*BLOCO DE TEXTO*:
Sentado no coração da penumbra, mãos ensanguentadas, lata de cerveja aberta ao lado. Rosto sério. Eterno.
Clint Eastwood filma como Da Vinci pintava. Até ao mais mínimo detalhe. O seu Cinema (sim, Cinema) pertence a um planeta bem distinto ao que estamos habituados a ver, ano após ano. É de outra era. O enquadramento das sequencias, o jogo de espaço. O silencio, sempre o silencio. E aquele pequeno ruído, aqui e ali. Tudo é orquestrado ao mínimo detalhe. Para no final parecer simples, demasiado simples. Os instrumentos vão-se compondo e os sons, inicialmente dispares, ganham um contorno único…e invadem-nos o ouvido, como o canto da sereia. Para prender-nos, do principio ao fim. Isso é Gran Torino. Isso é Clint Eastwood. Isso é Cinema.
É genial a forma como Eastwood consegue fazer do básico, complexo. E, por muito paradoxal que seja, transformar processos desnecessários em algo elementar. Clint simplifica todos os processos cinematográficos na sua incessante busca da harmonia. Reduz a banda sonora ao máximo, mas o que fica, ecoa-nos na mente. Joga com a luz e sombra como nenhum outro cineasta da história – mas os seus trabalhos de fotografia marcam-nos constantemente em toda a sua filmografia, e neste filme, mais ainda. E transforma actores desconhecidos, alguns provavelmente sem grande potencial (e que desaparecem do radar), em monstros em cena. Porquê? Porque lhes dá personagens com substância. Os filmes de Eastwood são marcados por essa clareza no argumento, por essa profundidade de personagens. E Walt Kowalski, esse polaco amargurado e xenófobo, é mais uma dessas pérolas, dessas que já perdemos a conta depois de tantos anos brindados com estas viagens pela mão do grande fotógrafo.

*SECÇÃO DE DADOS*:
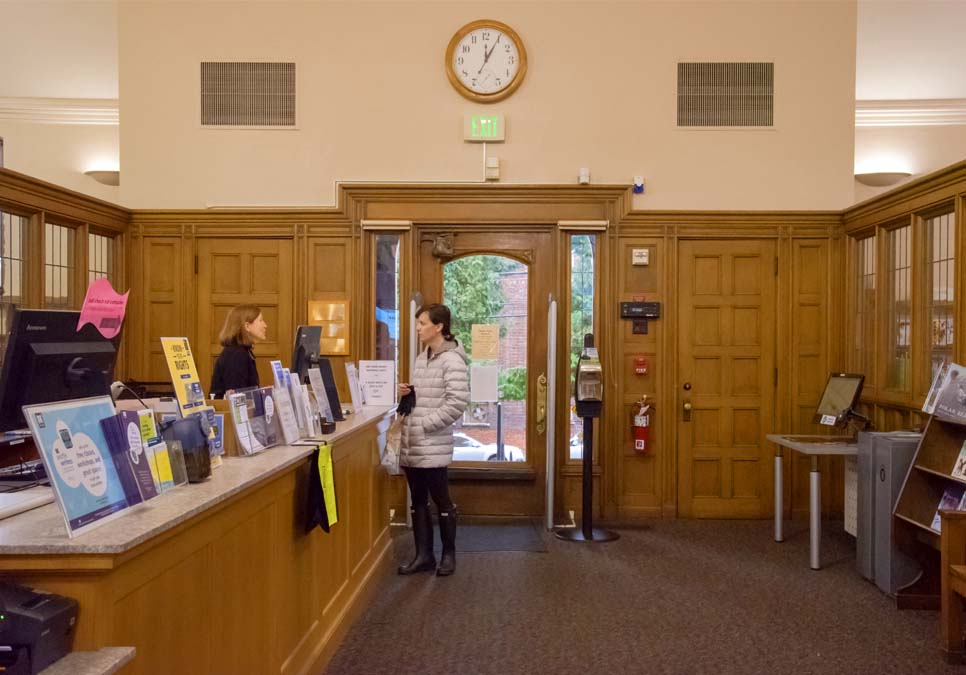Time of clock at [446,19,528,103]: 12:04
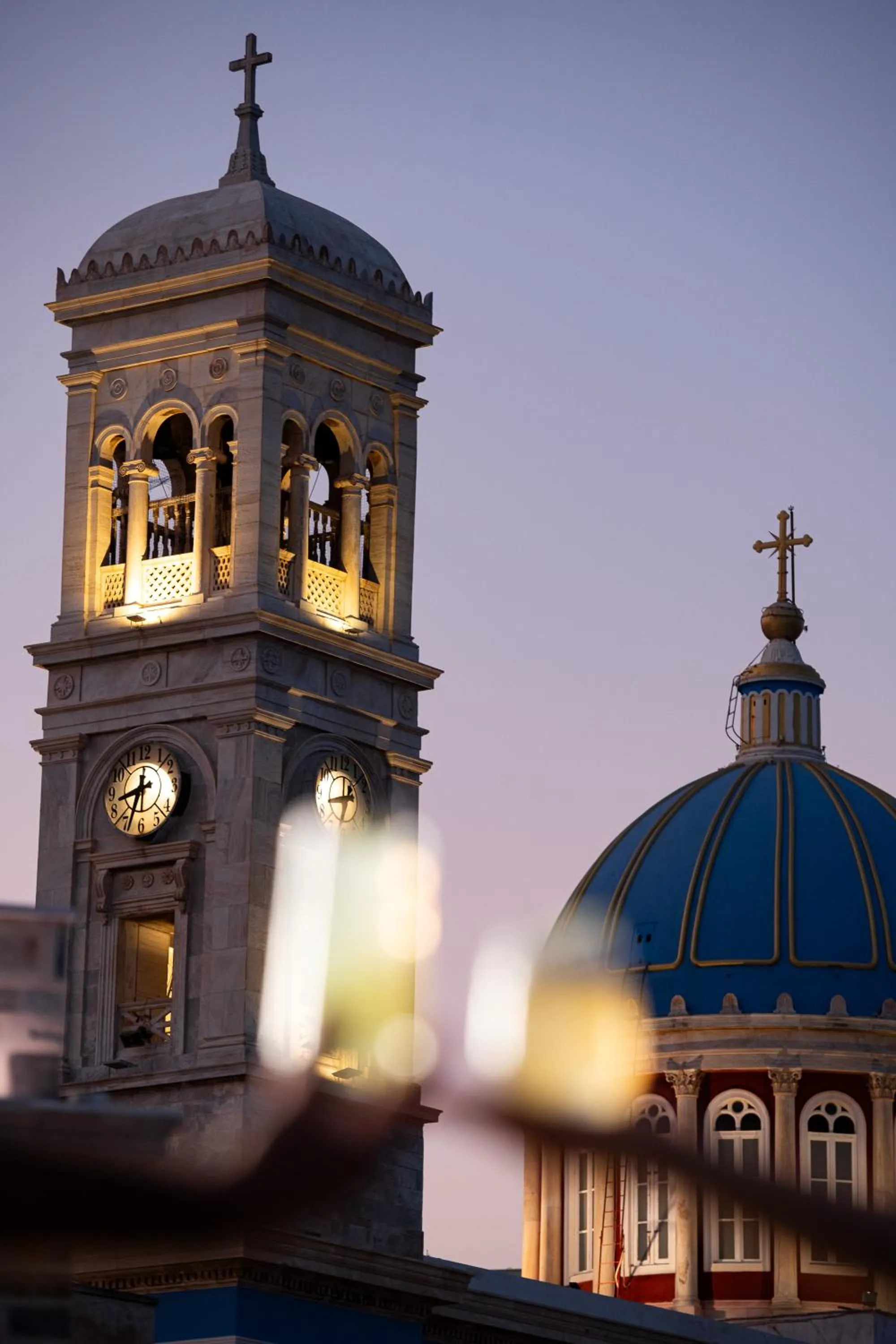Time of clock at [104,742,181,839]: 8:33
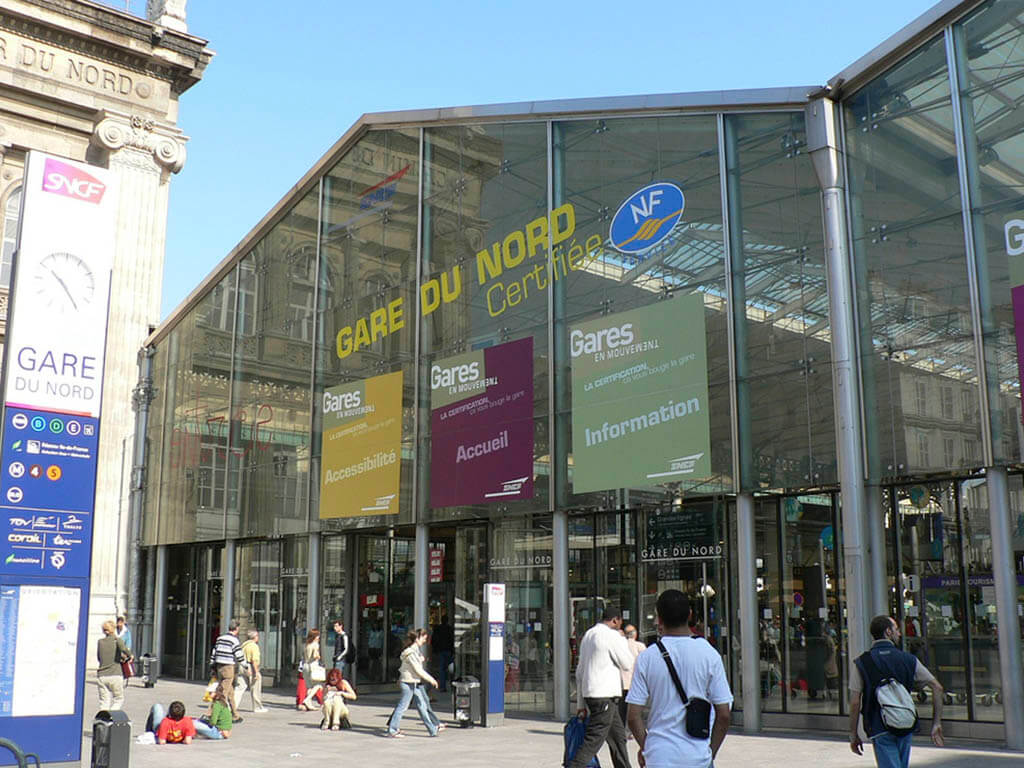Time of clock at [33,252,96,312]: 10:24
* * *
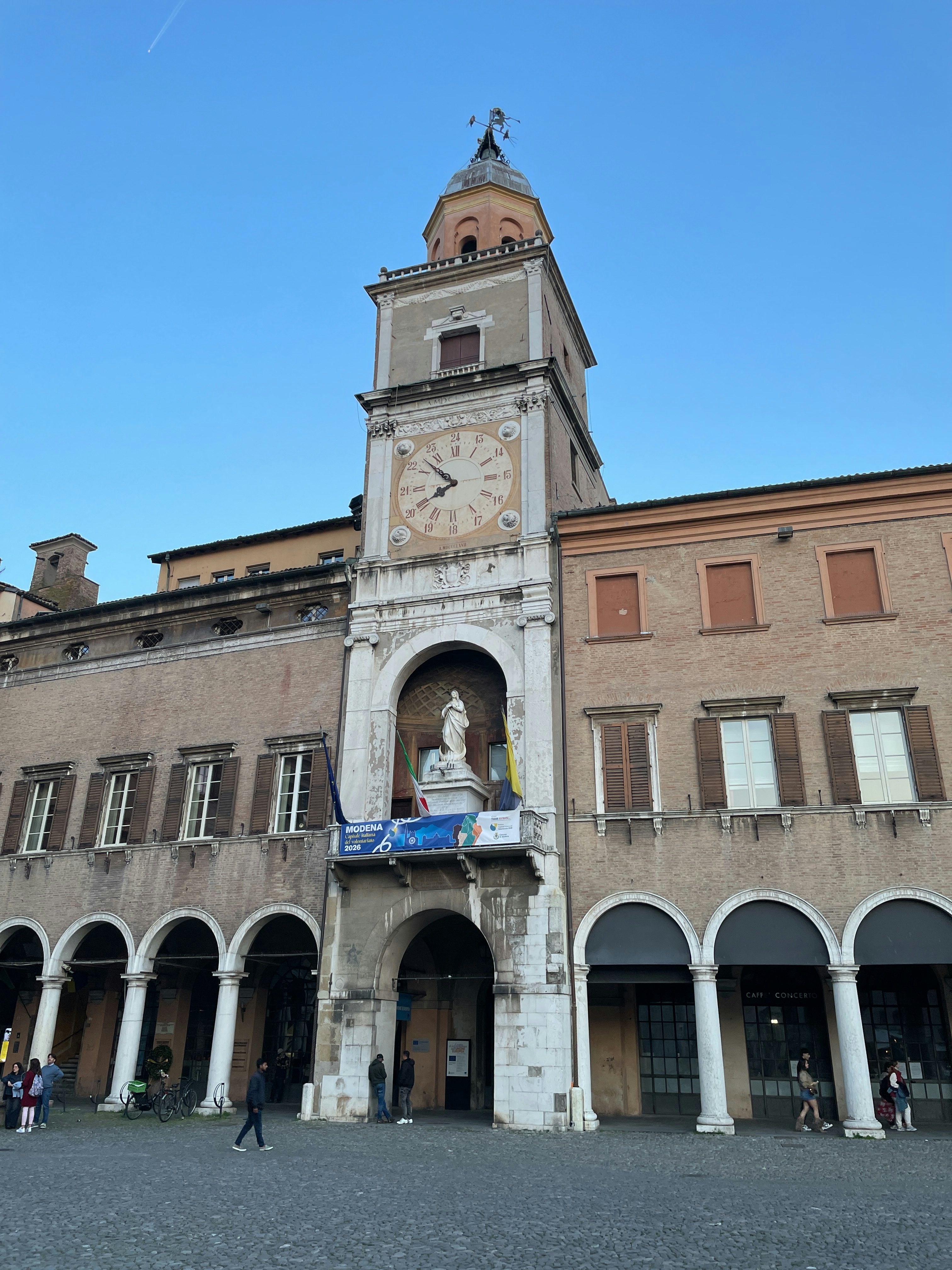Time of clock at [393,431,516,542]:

*PARTES DO EXERCÍCIO*:
• 1. No texto sobre Gran Torino, substitua "Da Vinci" por "Rembrandt" e reproduza o trecho de "Clint Eastwood filma" a "Isso é Cinema.".
• 2. Responda com base no texto sobre Gran Torino:
(a) O que está ao lado da figura sentada na penumbra, no início do texto?
(b) A que pintor é comparada a forma como Clint Eastwood filma?
(c) Como é descrito Walt Kowalski?
• 3. Prossiga o texto sobre Gran Torino a partir da última frase apresentada.

*RESULTADOS DO EXERCÍCIO*:
• 1.
Clint Eastwood filma como Rembrandt pintava. Até ao mais mínimo detalhe. O seu Cinema (sim, Cinema) pertence a um planeta bem distinto ao que estamos habituados a ver, ano após ano. É de outra era. O enquadramento das sequencias, o jogo de espaço. O silencio, sempre o silencio. E aquele pequeno ruído, aqui e ali. Tudo é orquestrado ao mínimo detalhe. Para no final parecer simples, demasiado simples. Os instrumentos vão-se compondo e os sons, inicialmente dispares, ganham um contorno único…e invadem-nos o ouvido, como o canto da sereia. Para prender-nos, do principio ao fim. Isso é Gran Torino. Isso é Clint Eastwood. Isso é Cinema.

• 2.
(a) Uma lata de cerveja aberta.
(b) A Da Vinci.
(c) Como um polaco amargurado e xenófobo.

• 3.
Sim, Clint é mais do que um realizador. É um fotógrafo. De rostos (já o dissemos antes, sempre o diremos, o maior mestre dos grandes planos da última metade de século), de mãos, de vazios. É um fotógrafo de almas. E transporta essa dimensão a níveis insuspeitos. Troça sempre corrosivamente com as grandes instituições (a família é, em Eastwood, sempre alvo de critica, a Igreja nunca escapa, as grandes corporações, tudo…) e centra-se no indivíduo. Walt Kowalski é o indivíduo. Tem todos os defeitos e preconceitos que nos fariam odiá-lo. E fosse outro. Mas é ele. É parte da América que nunca nenhum outro cineasta soube captar. Faz do quotidiano, poesia. E cada vez que rosna a quem o rodeia, inspira ternura…nunca ódio. E assim era Frank Dunn, e assim era Red Garnett, e Bill Munny…e perdemo-nos a conta.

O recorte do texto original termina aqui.